Das ist sie also: die langsamste Rube-Goldberg-Maschine der Welt. Der amerikanische Erfinder Bob Partington hat sie gebaut, und sie befördert einen Golfball in nicht weniger als sechs Wochen, drei Tagen, sieben Stunden und zwei Minuten in ein vermutlich nur wenige Meter entferntes Loch. Er bewegt sich dabei unter anderem mit einem Spielzeugboot, das träge auf sich ausbreitendem Motorenöl schwimmt, und auf dem Rücken einer Schildkröte, die gemächlich, aber zielstrebig einen Leckerbissen ansteuert, überwindet mehrere langsam schmelzende Eis-am-Stil-Hindernisse und wird schließlich von emporsprießendem Rasen vorangetrieben.

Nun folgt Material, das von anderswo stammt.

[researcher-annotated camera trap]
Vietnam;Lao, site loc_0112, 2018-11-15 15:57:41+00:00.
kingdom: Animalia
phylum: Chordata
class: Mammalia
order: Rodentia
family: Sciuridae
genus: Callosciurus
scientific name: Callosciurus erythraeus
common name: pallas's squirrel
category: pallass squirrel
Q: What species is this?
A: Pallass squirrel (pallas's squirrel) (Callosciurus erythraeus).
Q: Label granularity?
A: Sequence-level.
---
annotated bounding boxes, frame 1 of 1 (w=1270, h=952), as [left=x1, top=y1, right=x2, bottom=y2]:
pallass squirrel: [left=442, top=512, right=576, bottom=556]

Dank Zeitraffer kann man dem Gras gut beim Wachsen zusehen. Gut zwei Minuten dauert der ganze Marathon nur, während Kanye West „Drive Slow“ rappt.

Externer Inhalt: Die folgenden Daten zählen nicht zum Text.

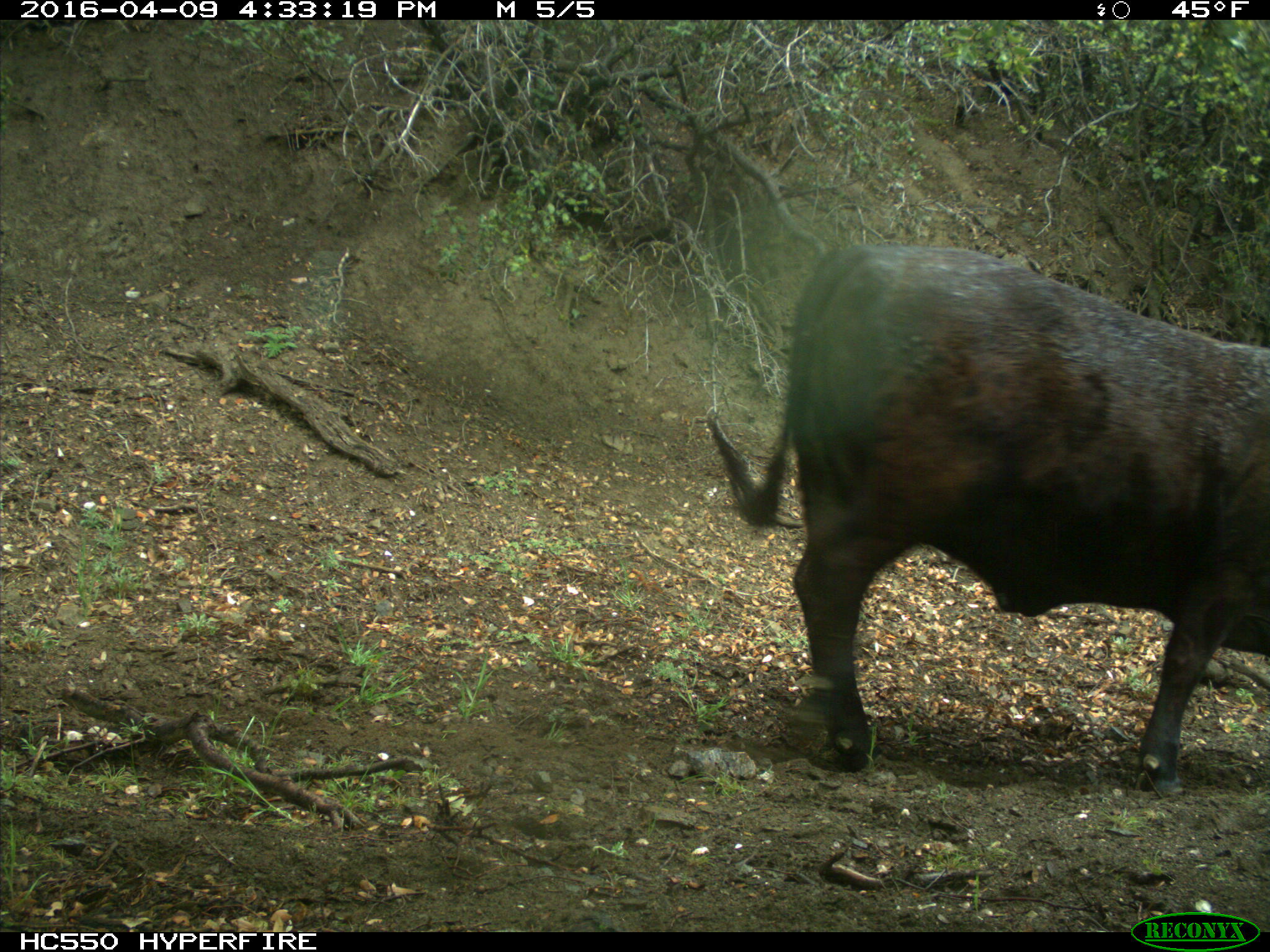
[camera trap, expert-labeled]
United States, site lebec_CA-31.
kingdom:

Rube-Goldberg-Maschinen sind Apparate, die mit einem absurd komplizierten Mechanismus einfache Aufgaben erledigen, benannt nach dem amerikanischen Cartoonisten, der sie vor hundert Jahren in immer wieder neuen Varianten zeichnete. In der „Sesamstraße“ tauchten sie als Was-passiert-dann-Maschinen auf; der berühmteste ist der, den Fischli und Weiss bei der Documenta 8 in ihrem Film „Der Lauf der Dinge“ in Szene gesetzt haben; das Kettenreaktionsvideo „This Too Shall Pass“ der amerikanischen Rockband Ok Go wurde auf Youtube fast fünfzig Millionen Mal angesehen.

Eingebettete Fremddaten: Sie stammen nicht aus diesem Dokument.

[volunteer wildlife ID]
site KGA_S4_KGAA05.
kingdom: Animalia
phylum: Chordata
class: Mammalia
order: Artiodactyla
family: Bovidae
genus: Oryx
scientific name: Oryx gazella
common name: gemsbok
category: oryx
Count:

Sie haben eine zeitlos-universale Anziehungskraft, was an der Faszination der Mechanik liegt, dem Staunen und Mitfiebern, ob jeder Dominostein richtig fällt, aber auch an der bezaubernden Kombination von Leidenschaft, Mühe und vollständiger Sinnlosigkeit. Sie sind wie gemacht für Youtube, wo sich Verrückte wie ich die Kipp-Roll-Fall-Spektakel immer wieder ansehen können, und die Videoplattform wäre ein um ein Vielfaches attraktiverer Ort, wenn „Rube Goldberg“ dort ein ähnliches Standardgenre wäre wie der „DM-Haul“ oder das „Let’s Play“. Davon sind wir weit entfernt, aber es gibt sie, die Videos von jungen Menschen, die tagelang in ihren Zimmern Kettenreaktionen aufbauen, wieder aufbauen und noch mal aufbauen, bis endlich die ganze Abfolge wie geplant gelingt. In Making-ofs zeigen sie dann noch, was alles nicht funktioniert hat (oder dass der Glückskeks, der am Ende einer Maschine geknackt wird, beim gelungenen Versuch leider doch nicht die schöne Botschaft enthielt: „Nichts ist Zeitverschwendung, wenn man etwas dabei lernt“).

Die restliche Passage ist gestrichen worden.